----- TEXT SEGMENT -----

Rotterdam, April 10th, 2025

NOTICE AND AGENDA OF THE EXTRAORDINARY GENERAL MEETING on April 28th, 2025

The shareholders and other persons entitled to attend the meeting are hereby notified that an extraordinary general meeting of shareholders (the "EGM") of Pryme N.V. (the "Company") will be held on:

Monday April 28th, 2025, at 10:00 CET

at the Company's offices in

Fascinatio Boulevard 220, NL-3065 WB Rotterdam, The Netherlands

The following items are on the agenda:

  • 1. Opening of the EGM. The EGM will be opened and chaired by Henning E. Jensen, chair of the supervisory board of the Company.
  • 2. Increase of issued share capital by way of a Private Placement and exclusion of preemptive rights (voting item)
  • 3. Delegation to the supervisory board of the power to issue shares in fulfilment of a potential subsequent offering (voting item)
  • 4. Amendment (partial) of the Company's articles of association and authorization to execute the deed of amendment (voting item)
  • 5. Any other Business
  • 6. Closing

Agenda items 2-4 are voting items.

----- PROVIDED MATERIAL -----

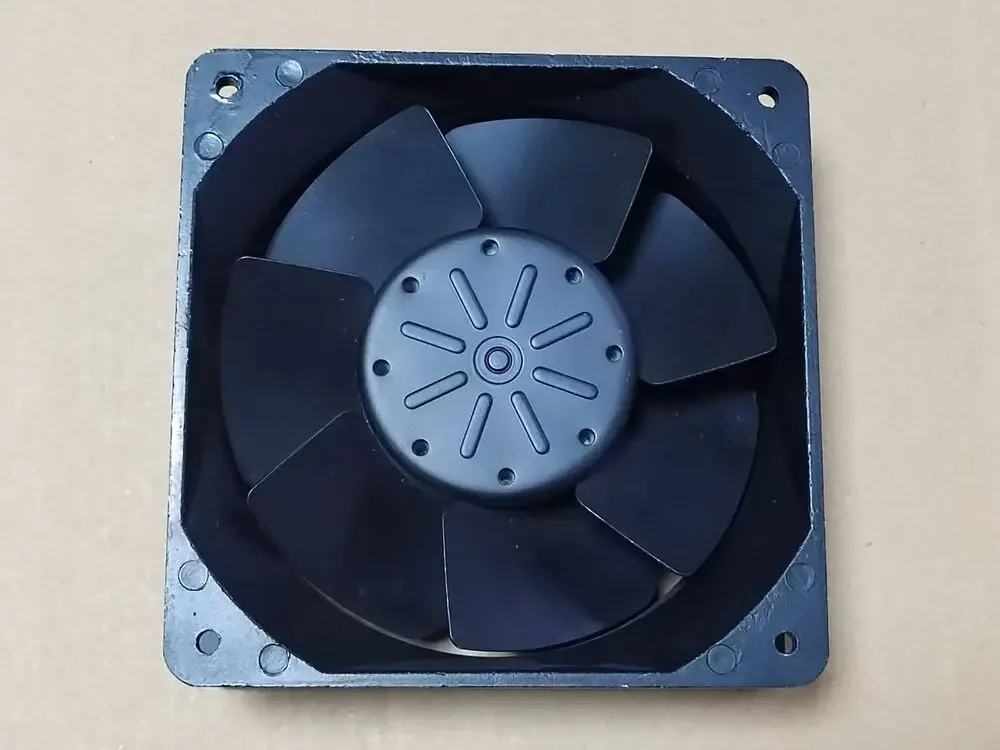 A=For IKURA FAN U6250MKG1-TP 230V cooling fan 160*55MM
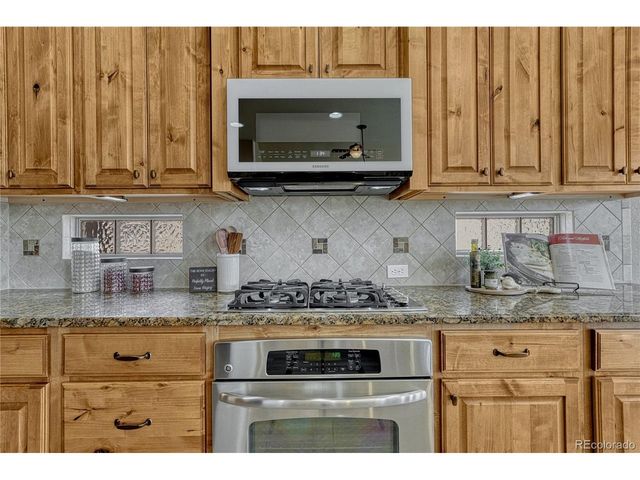 5707 Flicka Dr, Colorado Springs, CO 80924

-----

REQUIRED TASKS.
• 1. Repeat the stretch of the meeting notice from "Monday April 28th, 2025, at" through "of the Company.".
• 2. According to the meeting notice, who will open and chair the extraordinary general meeting?
• 3. Pick up the meeting notice after its final sentence and keep writing.
The material comes from a separate source.

RESPONSES BY ITEM NUMBER.
• 1.
Monday April 28th, 2025, at 10:00 CET

at the Company's offices in

Fascinatio Boulevard 220, NL-3065 WB Rotterdam, The Netherlands

The following items are on the agenda:

  • 1. Opening of the EGM. The EGM will be opened and chaired by Henning E. Jensen, chair of the supervisory board of the Company.

• 2. Henning E. Jensen, chair of the supervisory board of the Company.

• 3.
For the explanatory notes on the proposal made under agenda items 2–4, please refer to Appendix 1: "The proposal for the resolutions to be passed by the general meeting under agenda items 2 – 4."

Registration procedures and general information

Shareholders who wish to attend the extraordinary general meeting of shareholders (herein also referred to as the "EGM") in person or with a representative are required to show proof of shareholding upon entering the venue of the EGM. Only shareholders registered in the VPS share register as of Tuesday April 22nd, 2025 (the "Record Date") are entitled to exercise their right to attend and/or vote at the EGM in Rotterdam on Monday April 28th, 2025.

The shareholders have the right to speak at the EGM, the right to be accompanied by an advisor, to give such an advisor the right to speak, and the right to present alternatives to the supervisory board's proposals in respect of matters on the agenda at the EGM.

It will not be possible to attend the EGM electronically. Shareholders are encouraged to vote in advance or by proxy. Prior to the EGM, it will also be possible to ask questions to the Company's management board and supervisory board via [email protected] .

Registration for admission to the EGM will take place at the venue of the EGM on Monday April 28th, 2025, between 09:00 and 09:30 CET before the start of the Meeting. Registration will not be possible after this time.

Voting

Shareholders attending the EGM will have the opportunity to vote on voting items.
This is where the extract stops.